Given data:
"""

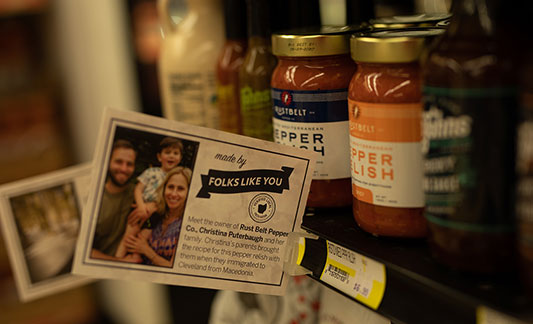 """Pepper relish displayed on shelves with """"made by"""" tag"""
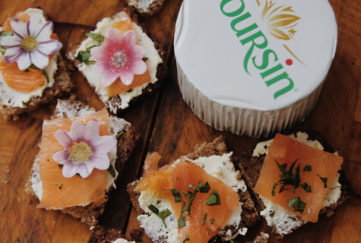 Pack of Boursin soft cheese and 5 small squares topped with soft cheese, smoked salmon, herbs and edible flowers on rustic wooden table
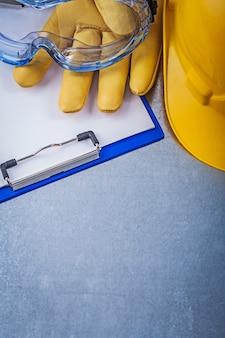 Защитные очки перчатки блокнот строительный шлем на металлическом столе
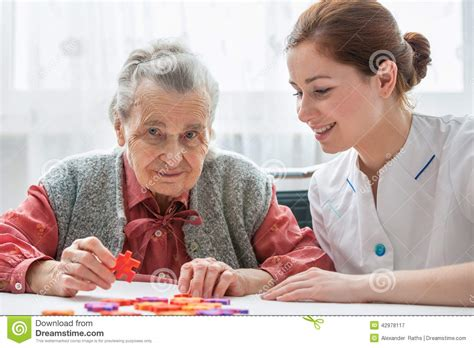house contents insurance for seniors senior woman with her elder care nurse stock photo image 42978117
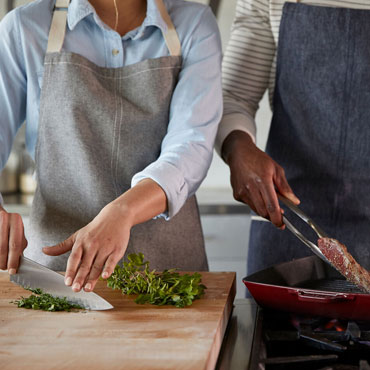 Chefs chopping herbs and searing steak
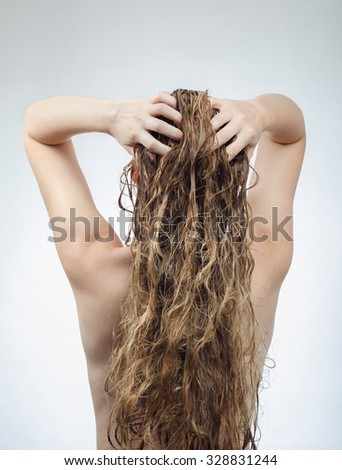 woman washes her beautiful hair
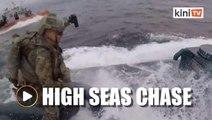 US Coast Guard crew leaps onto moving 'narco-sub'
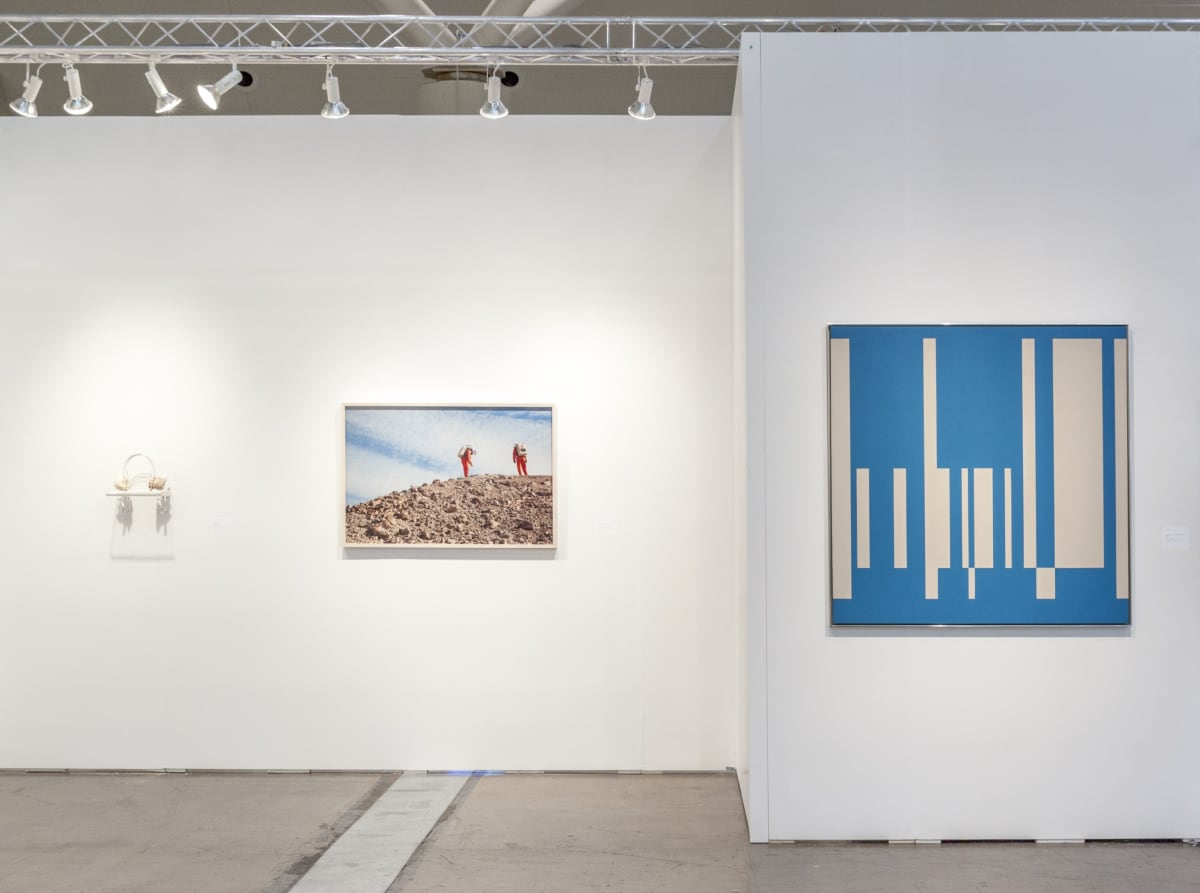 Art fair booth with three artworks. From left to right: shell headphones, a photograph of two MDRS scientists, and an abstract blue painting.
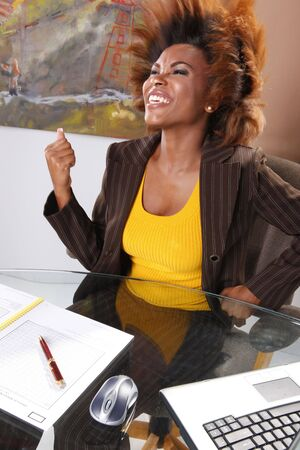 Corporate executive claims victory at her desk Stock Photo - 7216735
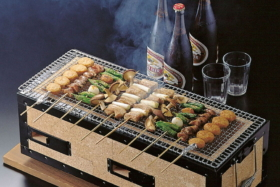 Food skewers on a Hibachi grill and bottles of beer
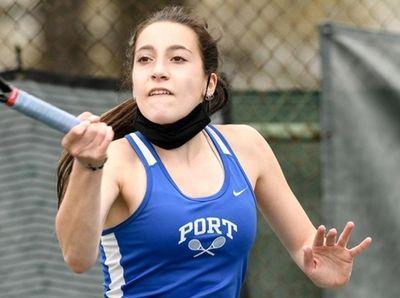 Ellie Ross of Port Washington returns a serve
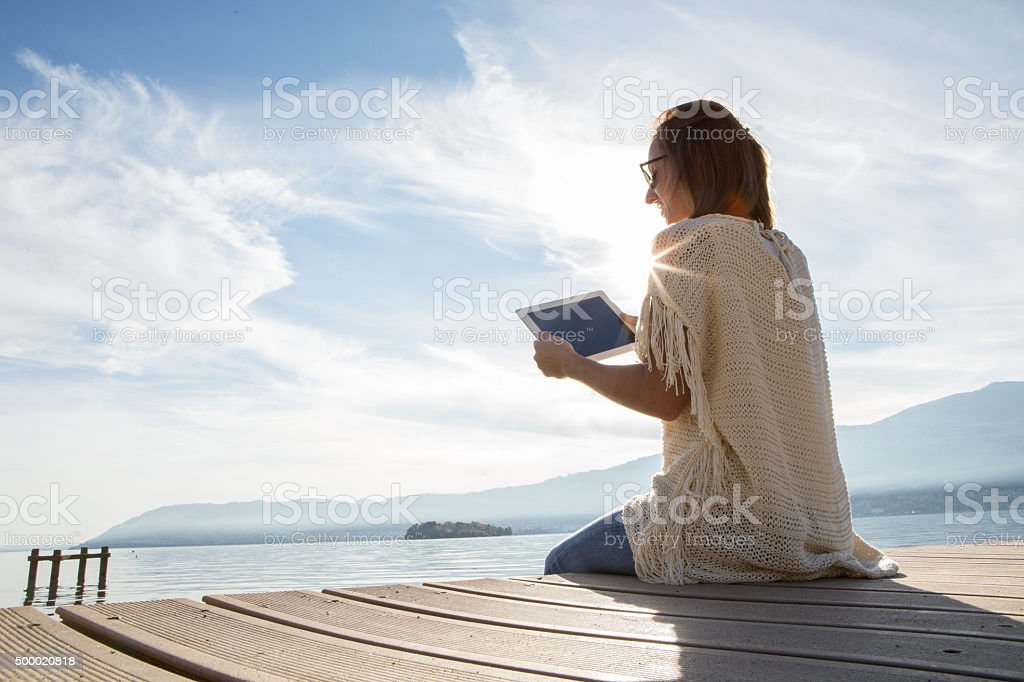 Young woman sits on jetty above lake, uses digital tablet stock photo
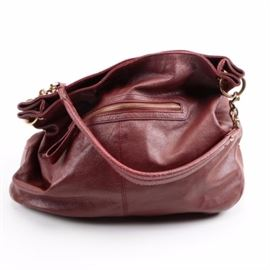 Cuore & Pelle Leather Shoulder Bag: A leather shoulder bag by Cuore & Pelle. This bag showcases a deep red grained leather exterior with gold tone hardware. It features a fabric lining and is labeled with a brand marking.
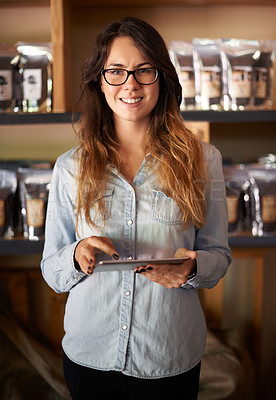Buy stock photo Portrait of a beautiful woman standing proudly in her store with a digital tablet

"""

Goal of the exercise:
How would the lines above read from the one with "Pack of Boursin" to the one with "Young woman sits", inclusive, with no pictures? Write them out exactly.

Output for this exercise:
 Pack of Boursin soft cheese and 5 small squares topped with soft cheese, smoked salmon, herbs and edible flowers on rustic wooden table
 Защитные очки перчатки блокнот строительный шлем на металлическом столе
house contents insurance for seniors senior woman with her elder care nurse stock photo image 42978117
 Chefs chopping herbs and searing steak
 woman washes her beautiful hair
 US Coast Guard crew leaps onto moving 'narco-sub'
 Art fair booth with three artworks. From left to right: shell headphones, a photograph of two MDRS scientists, and an abstract blue painting.
 Corporate executive claims victory at her desk Stock Photo - 7216735
 Food skewers on a Hibachi grill and bottles of beer
 Ellie Ross of Port Washington returns a serve
 Young woman sits on jetty above lake, uses digital tablet stock photo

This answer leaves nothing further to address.